For the original post though, you could setup a circuit, you sprint 50 yards to one station, pick up some weights and do walking lunges, run to another and do max pull ups (or assisted if they are all pathetic), then do fireman carries etc. This keeps things interesting and gives them a short break on moving when the get to a station, but keeps their heart rate high and can kill their lungs on the sprints and some exercises. Of course this is assuming you have some equipment. Otherwise you could just do calisthenics at each station.

“There is plenty of reason to do long distance runs”

Such as?

[quote]Tyrant wrote:

[quote]armygrunt82 wrote:

[quote]FTWKid wrote:
Long time lurker, first time poster. Be gentle. Well, I’m not the biggest fan of Army PT in the mornings, so whenever I’m in charge I try to mix it up. With a PT test come and gone, and a huge majority of the soldiers in my company bombing the run, we have been tasked with doing cardio (read: running) every day. The repeated long distance running is killing my legs. I’m just curious of some other ideas fellow Joe’s have here on incorporating some good cardio into PT sessions without necessarily running everyone into the ground.[/quote]

As a fellow PS GTG Cadet I feel your pain. In our BN if you score 80 or higher in every event you do PT M-W-R, guess what we do M-R? If you said “Long Distance Runs” pat yourself on the back. Yet all these long distance runs we do, what percentage of our BN scores 90 or higher on their APFT 2-mile? 20, which is like 10 cadets. Now when me and my buddy were running Ranger Challenge PT last semester we were allowed to do our own programming. We did ONE long distance run the entire semester and every single one of those guys passed the APFT 2-mile with 90 percent or higher. Guess who the 10 were that passed the latest APFT with 90 or higher on the run? If you said prior Ranger Challenge cadets put yourself in for an AAM! Yet with all this evidence that we have that long distance runs don’t do shit besides break people, we still !@#$%^& do them! Drives me absolutely nuts. Anyway hit your PMS with some factual evidence, there is a ton out there if you look. Good Luck.[/quote]

There is plenty of reason to do long distance runs, the problem lies in the worthless sacks of shit who don’t take it seriously, and eat whatever they want in the time between PT and the PFTs. A buddy of mine was in some program for the army, he was enlisted reserve, but in school, and after he got his A.A. they were going to throw him into officer school, but he didnt keep his grades high and got deployed.

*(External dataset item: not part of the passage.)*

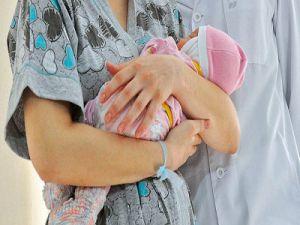 Не состояла на учете до родов. Врачи спасли женщину, не знавшую срок своей беременности.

Anyhow, whenever he went away for the weekend of the month, they’d do a PFT, and all but 1-2 people failed one time, and all of them failed another time.

For the original post though, you could setup a circuit, you sprint 50 yards to one station, pick up some weights and do walking lunges, run to another and do max pull ups (or assisted if they are all pathetic), then do fireman carries etc. This keeps things interesting and gives them a short break on moving when the get to a station, but keeps their heart rate high and can kill their lungs on the sprints and some exercises. Of course this is assuming you have some equipment. Otherwise you could just do calisthenics at each station.

[/quote]

Running long distance enables you to…run long distance. I see little practicality in running beyond three miles (or no more than 25 minutes) at a time. Unless you are training specifically for some course/selection that has standard or non-standard runs greater than that distance.

If being a PT failure isn’t enough motivation to go train on their own, these slugs aren’t officer material anyway. And 3 miles is not long distance.

[quote]devildog_jim wrote:
If being a PT failure isn’t enough motivation to go train on their own, these slugs aren’t officer material anyway. And 3 miles is not long distance.[/quote]

I would have to agree, while we only have a handful that fail the APFT for any given MS class, for the most part even the slackers strive for 80% in each event which keeps them from having to come to PT Mon-Fri. The one’s that do fail are generally released from the program the next semester.